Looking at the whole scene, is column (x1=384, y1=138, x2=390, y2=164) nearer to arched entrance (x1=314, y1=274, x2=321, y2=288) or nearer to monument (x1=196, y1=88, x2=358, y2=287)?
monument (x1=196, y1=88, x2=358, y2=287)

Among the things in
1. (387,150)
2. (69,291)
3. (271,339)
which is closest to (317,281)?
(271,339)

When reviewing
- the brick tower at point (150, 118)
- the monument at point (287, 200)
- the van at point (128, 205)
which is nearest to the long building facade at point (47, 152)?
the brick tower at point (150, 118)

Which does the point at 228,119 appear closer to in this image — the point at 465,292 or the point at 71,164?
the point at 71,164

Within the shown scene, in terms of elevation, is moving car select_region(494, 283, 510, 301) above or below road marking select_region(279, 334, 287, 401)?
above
____
## Exercise:
Please reproduce every line above word for word, without adding or dropping anything.

## Expected output:
Looking at the whole scene, is column (x1=384, y1=138, x2=390, y2=164) nearer to arched entrance (x1=314, y1=274, x2=321, y2=288) or nearer to monument (x1=196, y1=88, x2=358, y2=287)?
monument (x1=196, y1=88, x2=358, y2=287)

Among the things in
1. (387,150)
2. (69,291)
3. (271,339)
which is closest to (317,281)?
(271,339)

When reviewing
- the brick tower at point (150, 118)
- the monument at point (287, 200)
- the van at point (128, 205)
which is nearest to the long building facade at point (47, 152)?
the brick tower at point (150, 118)

Which does the point at 228,119 appear closer to in this image — the point at 465,292 or the point at 71,164?
the point at 71,164

Within the shown scene, in terms of elevation, is moving car select_region(494, 283, 510, 301) above or below road marking select_region(279, 334, 287, 401)?
above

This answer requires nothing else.